The plaintiff is a resident of the Commonwealth of Pennsylvania. The defendant Bank is doing business in Pennsylvania and the Bankrupt is incorporated in Pennsylvania. 1 The precise issue before the *387 Court is whether monies received by the beneficiary of a fire insurance policy for damages to personal property, which was pledged as collateral under a security agreement and recorded in a financing statement, constitute “proceeds” within the meaning of § 9-306 of the Uniform Commercial Code (1964 version) (“UCC”) as adopted by the Pennsylvania legislature. After careful consideration of the decisional law and the well-briefed arguments of counsel, for all of the reasons set forth below, the Court finds that insurance proceeds are “proceeds” under § 9-306 of the UCC. However, the Court also finds that the holding on the issue of proceeds should not be retroactively applied against the parties in the instant action. Therefore, the Court will refer the case to the bankruptcy court for further proceedings in respect to the issues raised by the parties under sections 60 and 70 of the Bankruptcy Act. Finally, the Court will certify, sua sponte for immediate appeal pursuant to 28 U.S.C. § 1292(b), the single issue of retroactivity.

The facts as stipulated to by the parties are as follows: On July 20, 1970, the Bankrupt and the Bank entered into a business financing arrangement whereby they executed and delivered to the Bank a security agreement granting to the Bank a security interest in all of the Bankrupt’s furnishings, fixtures, inventory and proceeds thereof.
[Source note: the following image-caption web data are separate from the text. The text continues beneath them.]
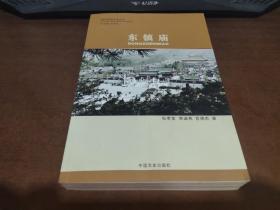 潍坊民俗文化丛书:东镇庙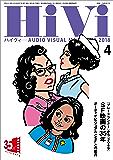 HiVi (ハイヴィ) 2018年 4月号 [雑誌]
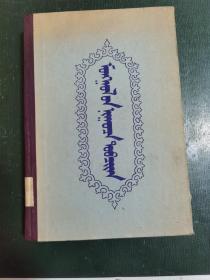 蒙古秘史(蒙文)1957年一版一印精裝,發行量3600冊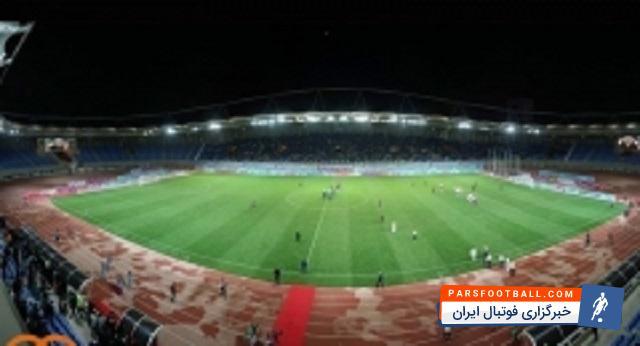 ورزشگاه امام رضا ؛ نام ورزشگاه امام رضا در لیست بهترین ورزشگاه های جهان قرار گرفت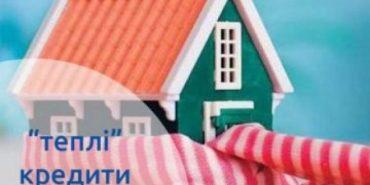 Кожна родина на Прикарпатті може отримати потрійну фінансову допомогу при утепленні житла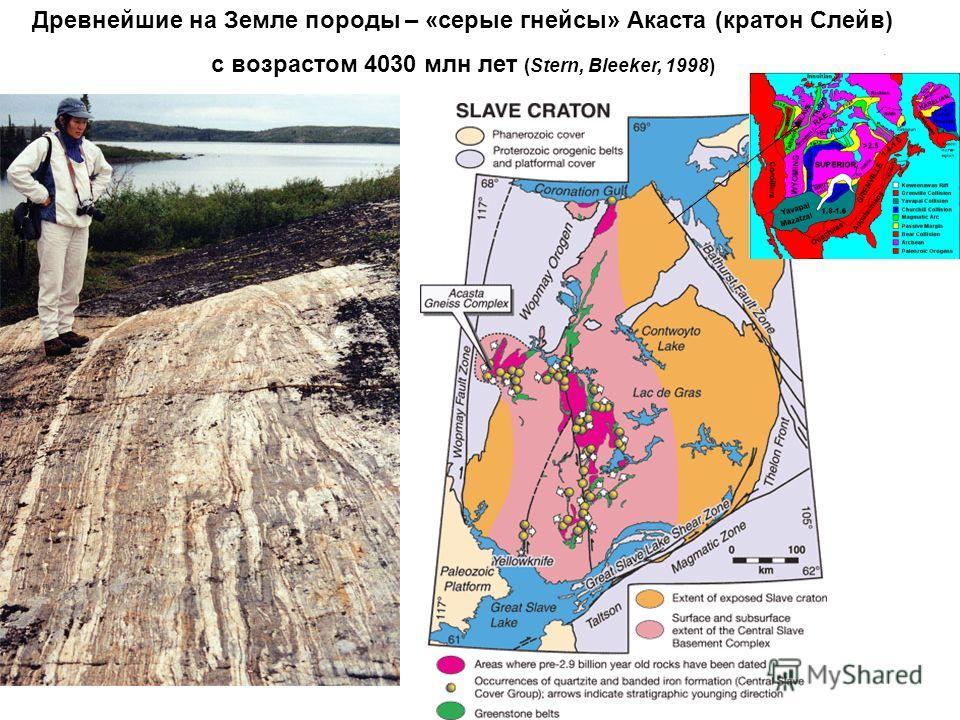 Древнейшие на Земле породы – «серые гнейсы» Акаста (кротон Слейв) с возрастом 4030 млн лет (Stern, Bleeker, 1998)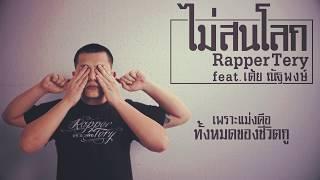 Download ไม่สนโลก - Rapper Tery Feat. เต้ย ณัฐพงษ์ [Lyric] Video
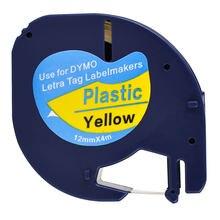 1 pces compactos para a montagem de dymo letratag 91202 91222 91332 59423 preto sem amarelo 12mm * 4m (1/2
The security interest was properly perfected by the timely filing of an appropriate financing statement, with continuation statements being subsequently filed. 2

On July 20, 1977, the Bank loaned the sum of $41,762.64 to the Bankrupt and received in return a time note obligating the Bankrupt to repay the Bank within 30 days with interest. The loan was secured under the original-but-continued July 20, 1970, security agreement.

Prior to July 20, 1977, the Bankrupt had filed a Chapter XI petition in bankruptcy, 11 U.S.C. § 722. On July 11, 1977, and by order of the bankruptcy court, the Bankrupt was retained as debtor-in-possession. Subsequently, the Bank filed a complaint for relief from the automatic stay provisions of section 311, pursuant to Bankruptcy Rule 11—44, 11 U.S.C. § 711, seeking to collect the debt. On or about October 18, 1977, but before a hearing on that complaint, the Bankrupt’s retail store suffered substantial damage as a result of a fire in an adjoining store. Included in the damages were the goods and inventory covered by the Bank’s prior security agreement. As a result of the fire, the Bankrupt was forced to go out of business.

Four days after the fire, but without knowledge of it, the bankruptcy court, acting on the Bank’s complaint, dissolved the automatic stay and thus enabled the Bank to proceed with enforcement of its security rights to collect its debt. At the same time, the court dismissed the Chapter XI proceedings due to the Bankrupt’s lack of assets beyond those secured by the Bank.

The security agreement between the Bank and the Bankrupt had provided that the Bankrupt was to maintain fire insurance on the collateral. After the Chapter XI proceedings had begun, but five days prior to the fire, without actual notice to the bankruptcy court or to the other creditors, the Bankrupt designated the Bank as the loss payee under the insurance policy.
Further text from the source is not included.